> [Problem requirements] Please rewrite all of the entries below, replacing every occurrence of "from the camera" with "from the lens" and leaving everything else unchanged.
--- Begin Records provided ---
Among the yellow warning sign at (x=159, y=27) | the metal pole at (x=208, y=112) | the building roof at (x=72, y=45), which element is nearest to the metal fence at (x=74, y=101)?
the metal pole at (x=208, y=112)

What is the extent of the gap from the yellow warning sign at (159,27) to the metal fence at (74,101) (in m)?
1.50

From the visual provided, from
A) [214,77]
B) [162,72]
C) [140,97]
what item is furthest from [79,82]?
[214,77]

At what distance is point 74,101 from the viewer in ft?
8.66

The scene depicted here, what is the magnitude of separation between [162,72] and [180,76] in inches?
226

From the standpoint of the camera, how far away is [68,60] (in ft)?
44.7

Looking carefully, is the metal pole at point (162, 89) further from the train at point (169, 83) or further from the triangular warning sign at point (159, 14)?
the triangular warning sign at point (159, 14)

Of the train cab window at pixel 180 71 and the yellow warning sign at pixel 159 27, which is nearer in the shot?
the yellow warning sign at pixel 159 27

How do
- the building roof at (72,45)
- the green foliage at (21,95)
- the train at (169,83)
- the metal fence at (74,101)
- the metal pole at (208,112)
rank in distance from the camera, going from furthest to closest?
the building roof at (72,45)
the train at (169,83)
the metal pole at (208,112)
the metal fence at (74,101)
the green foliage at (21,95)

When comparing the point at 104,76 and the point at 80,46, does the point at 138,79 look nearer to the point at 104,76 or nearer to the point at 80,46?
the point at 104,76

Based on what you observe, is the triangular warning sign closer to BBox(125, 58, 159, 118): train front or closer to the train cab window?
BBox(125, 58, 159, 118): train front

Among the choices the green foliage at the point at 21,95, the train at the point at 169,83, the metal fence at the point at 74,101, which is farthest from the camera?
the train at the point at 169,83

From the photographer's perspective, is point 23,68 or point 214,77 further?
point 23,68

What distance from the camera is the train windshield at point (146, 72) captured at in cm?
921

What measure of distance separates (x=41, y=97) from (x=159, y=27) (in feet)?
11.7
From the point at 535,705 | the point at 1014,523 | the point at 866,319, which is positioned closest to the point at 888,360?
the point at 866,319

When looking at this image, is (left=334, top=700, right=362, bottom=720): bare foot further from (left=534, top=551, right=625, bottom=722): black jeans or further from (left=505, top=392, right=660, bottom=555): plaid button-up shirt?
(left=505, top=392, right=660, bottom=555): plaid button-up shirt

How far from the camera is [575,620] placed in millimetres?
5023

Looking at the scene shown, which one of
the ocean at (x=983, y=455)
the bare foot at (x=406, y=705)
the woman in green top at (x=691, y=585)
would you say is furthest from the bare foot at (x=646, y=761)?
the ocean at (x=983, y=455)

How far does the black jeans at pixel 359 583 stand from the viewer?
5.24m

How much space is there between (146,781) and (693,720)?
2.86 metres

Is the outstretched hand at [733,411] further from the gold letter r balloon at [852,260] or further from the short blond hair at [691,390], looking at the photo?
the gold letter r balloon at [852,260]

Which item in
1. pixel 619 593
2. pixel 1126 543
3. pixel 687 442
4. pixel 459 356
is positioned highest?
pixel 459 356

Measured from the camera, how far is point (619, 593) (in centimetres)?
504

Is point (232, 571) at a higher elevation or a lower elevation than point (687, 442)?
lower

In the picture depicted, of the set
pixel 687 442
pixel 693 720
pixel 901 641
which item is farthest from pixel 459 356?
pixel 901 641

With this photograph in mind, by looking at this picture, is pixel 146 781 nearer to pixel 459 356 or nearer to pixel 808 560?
--- End Records provided ---
> [Correct output]
Among the yellow warning sign at (x=159, y=27) | the metal pole at (x=208, y=112) | the building roof at (x=72, y=45), which element is nearest to the metal fence at (x=74, y=101)?
the metal pole at (x=208, y=112)

What is the extent of the gap from the yellow warning sign at (159,27) to the metal fence at (74,101) (in m)?
1.50

From the visual provided, from
A) [214,77]
B) [162,72]
C) [140,97]
what item is furthest from [79,82]?
[214,77]

At what distance is point 74,101 from the viewer in ft?
8.66

The scene depicted here, what is the magnitude of separation between [162,72] and [180,76] in inches?
226

From the standpoint of the camera, how far away is [68,60] (in ft)?
44.7

Looking carefully, is the metal pole at point (162, 89) further from the train at point (169, 83) or further from the triangular warning sign at point (159, 14)?
the triangular warning sign at point (159, 14)

Of the train cab window at pixel 180 71 and the yellow warning sign at pixel 159 27, which is nearer in the shot?
the yellow warning sign at pixel 159 27

How do
- the building roof at (72,45)
- the green foliage at (21,95)
- the train at (169,83)
- the metal fence at (74,101)
- the metal pole at (208,112)
rank in distance from the lens, going from furthest to closest?
the building roof at (72,45)
the train at (169,83)
the metal pole at (208,112)
the metal fence at (74,101)
the green foliage at (21,95)

When comparing the point at 104,76 and the point at 80,46, does the point at 138,79 look nearer to the point at 104,76 or nearer to the point at 80,46?
the point at 104,76

Based on what you observe, is the triangular warning sign closer to BBox(125, 58, 159, 118): train front or closer to the train cab window?
BBox(125, 58, 159, 118): train front

Among the choices the green foliage at the point at 21,95, the train at the point at 169,83, the metal fence at the point at 74,101, which is farthest from the lens?
the train at the point at 169,83

From the photographer's perspective, is point 23,68 or point 214,77 further?
point 23,68

What distance from the lens is the train windshield at point (146, 72) captured at in cm?
921

What measure of distance separates (x=41, y=97) from (x=159, y=27) (in feet)?
11.7
From the point at 535,705 | the point at 1014,523 | the point at 866,319, which is positioned closest to the point at 888,360?
the point at 866,319

When looking at this image, is (left=334, top=700, right=362, bottom=720): bare foot further from (left=534, top=551, right=625, bottom=722): black jeans or further from (left=505, top=392, right=660, bottom=555): plaid button-up shirt?
(left=505, top=392, right=660, bottom=555): plaid button-up shirt

How far from the lens is [575,620] placed in millimetres?
5023

Looking at the scene shown, which one of
the ocean at (x=983, y=455)
the bare foot at (x=406, y=705)
the woman in green top at (x=691, y=585)
would you say is furthest from the bare foot at (x=646, y=761)?
the ocean at (x=983, y=455)

How far does the black jeans at pixel 359 583 stand from the viewer?
5.24m

How much space is there between (146,781) and (693,720)?
2.86 metres

Is the outstretched hand at [733,411] further from the gold letter r balloon at [852,260] or further from the short blond hair at [691,390], looking at the photo?
the gold letter r balloon at [852,260]

Which item in
1. pixel 619 593
2. pixel 1126 543
3. pixel 687 442
4. pixel 459 356
is positioned highest?
pixel 459 356

Measured from the lens, how far is point (619, 593) (in centimetres)?
504

Is point (232, 571) at a higher elevation or a lower elevation than point (687, 442)?
lower

In the picture depicted, of the set
pixel 687 442
pixel 693 720
pixel 901 641
which item is farthest from pixel 459 356?
pixel 901 641

With this photograph in mind, by looking at this picture, is pixel 146 781 nearer to pixel 459 356 or nearer to pixel 808 560?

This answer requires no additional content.